»»

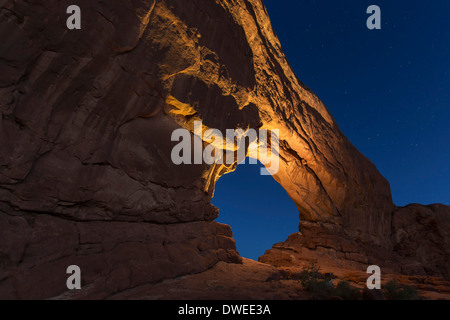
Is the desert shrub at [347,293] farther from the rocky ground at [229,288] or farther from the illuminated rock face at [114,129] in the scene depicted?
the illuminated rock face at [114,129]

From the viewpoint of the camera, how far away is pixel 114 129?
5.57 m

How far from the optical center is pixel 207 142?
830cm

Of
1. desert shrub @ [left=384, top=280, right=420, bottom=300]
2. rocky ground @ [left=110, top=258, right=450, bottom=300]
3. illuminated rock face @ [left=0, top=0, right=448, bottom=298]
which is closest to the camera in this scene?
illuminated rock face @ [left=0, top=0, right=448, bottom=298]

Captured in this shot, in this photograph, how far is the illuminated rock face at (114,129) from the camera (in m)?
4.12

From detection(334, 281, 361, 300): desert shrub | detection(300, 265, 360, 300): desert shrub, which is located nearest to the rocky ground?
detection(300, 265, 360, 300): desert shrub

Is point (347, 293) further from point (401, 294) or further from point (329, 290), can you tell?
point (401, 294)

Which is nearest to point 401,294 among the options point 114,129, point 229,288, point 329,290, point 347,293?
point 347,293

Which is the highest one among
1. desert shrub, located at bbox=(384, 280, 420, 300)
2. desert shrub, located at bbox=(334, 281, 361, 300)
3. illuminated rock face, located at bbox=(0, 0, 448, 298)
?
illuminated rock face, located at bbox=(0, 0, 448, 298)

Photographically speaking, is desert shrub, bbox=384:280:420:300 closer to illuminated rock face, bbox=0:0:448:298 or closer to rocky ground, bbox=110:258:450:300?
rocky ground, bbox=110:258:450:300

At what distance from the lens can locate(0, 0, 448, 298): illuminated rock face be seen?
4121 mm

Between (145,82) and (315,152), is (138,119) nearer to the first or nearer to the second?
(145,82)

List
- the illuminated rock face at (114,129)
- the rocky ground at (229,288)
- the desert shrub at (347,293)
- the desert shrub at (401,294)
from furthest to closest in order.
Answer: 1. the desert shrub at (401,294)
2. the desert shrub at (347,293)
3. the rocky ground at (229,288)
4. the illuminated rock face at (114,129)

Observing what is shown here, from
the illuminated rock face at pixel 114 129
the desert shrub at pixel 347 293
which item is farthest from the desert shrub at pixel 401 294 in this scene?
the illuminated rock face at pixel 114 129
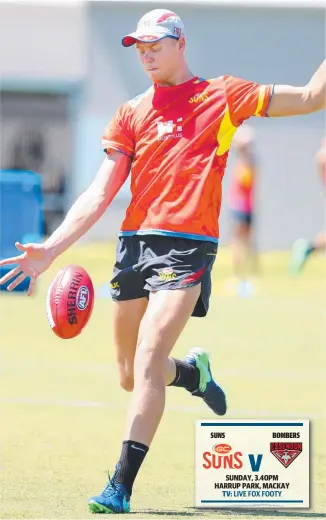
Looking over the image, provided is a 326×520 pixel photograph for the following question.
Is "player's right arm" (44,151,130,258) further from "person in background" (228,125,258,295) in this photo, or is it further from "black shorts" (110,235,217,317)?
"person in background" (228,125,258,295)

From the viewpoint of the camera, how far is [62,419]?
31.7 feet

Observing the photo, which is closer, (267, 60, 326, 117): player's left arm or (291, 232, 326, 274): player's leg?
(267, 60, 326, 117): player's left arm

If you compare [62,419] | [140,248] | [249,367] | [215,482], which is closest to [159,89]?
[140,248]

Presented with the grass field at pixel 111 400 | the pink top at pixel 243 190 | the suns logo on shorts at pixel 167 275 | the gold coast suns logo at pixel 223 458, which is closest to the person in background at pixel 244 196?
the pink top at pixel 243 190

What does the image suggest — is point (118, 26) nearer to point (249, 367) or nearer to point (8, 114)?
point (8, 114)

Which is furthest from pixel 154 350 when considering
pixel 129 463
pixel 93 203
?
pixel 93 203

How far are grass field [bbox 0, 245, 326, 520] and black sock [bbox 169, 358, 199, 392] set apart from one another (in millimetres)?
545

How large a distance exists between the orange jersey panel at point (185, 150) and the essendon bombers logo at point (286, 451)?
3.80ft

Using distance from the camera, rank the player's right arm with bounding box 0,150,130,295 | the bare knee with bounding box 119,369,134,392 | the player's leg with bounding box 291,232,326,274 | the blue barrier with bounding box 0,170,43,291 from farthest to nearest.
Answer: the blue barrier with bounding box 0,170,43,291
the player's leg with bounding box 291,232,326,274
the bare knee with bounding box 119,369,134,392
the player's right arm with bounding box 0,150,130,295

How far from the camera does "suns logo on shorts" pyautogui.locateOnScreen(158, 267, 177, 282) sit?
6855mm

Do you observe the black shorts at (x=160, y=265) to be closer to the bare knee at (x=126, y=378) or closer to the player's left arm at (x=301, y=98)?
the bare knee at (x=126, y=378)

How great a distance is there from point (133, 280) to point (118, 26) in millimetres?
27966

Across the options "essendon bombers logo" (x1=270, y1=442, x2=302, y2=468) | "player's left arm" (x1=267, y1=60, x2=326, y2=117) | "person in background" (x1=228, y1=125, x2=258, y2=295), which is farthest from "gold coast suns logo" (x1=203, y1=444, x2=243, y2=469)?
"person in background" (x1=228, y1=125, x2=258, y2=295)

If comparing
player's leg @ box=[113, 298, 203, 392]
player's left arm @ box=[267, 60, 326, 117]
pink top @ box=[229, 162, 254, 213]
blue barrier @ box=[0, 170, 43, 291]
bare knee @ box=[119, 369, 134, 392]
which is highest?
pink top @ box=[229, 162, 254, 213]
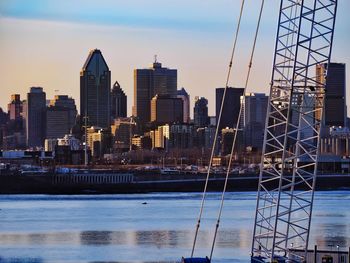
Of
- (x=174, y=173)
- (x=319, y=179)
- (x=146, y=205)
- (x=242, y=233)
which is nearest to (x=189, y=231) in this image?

««

**REQUIRED TASK**. Copy the stretch of material from the line containing "Which is nearest to point" through the line containing "4. the illuminated rock face at (114,129)", reproducing each line with no changes.

**RESPONSE TO THIS EXERCISE**.
Which is nearest to point 401,294 among the options point 114,129, point 229,288, point 329,290, point 347,293?
point 347,293

Which is the highest one among
1. desert shrub, located at bbox=(384, 280, 420, 300)
2. desert shrub, located at bbox=(334, 281, 361, 300)
3. illuminated rock face, located at bbox=(0, 0, 448, 298)
?
illuminated rock face, located at bbox=(0, 0, 448, 298)

Photographically speaking, is desert shrub, bbox=384:280:420:300 closer to illuminated rock face, bbox=0:0:448:298 or closer to rocky ground, bbox=110:258:450:300?
rocky ground, bbox=110:258:450:300

At what distance from the lens can locate(0, 0, 448, 298): illuminated rock face be seen?
4121 mm

Between (145,82) and (315,152), is (138,119) nearer to the first or nearer to the second?
(145,82)

List
- the illuminated rock face at (114,129)
- the rocky ground at (229,288)
- the desert shrub at (347,293)
- the desert shrub at (401,294)
from furthest to closest in order.
Answer: 1. the desert shrub at (401,294)
2. the desert shrub at (347,293)
3. the rocky ground at (229,288)
4. the illuminated rock face at (114,129)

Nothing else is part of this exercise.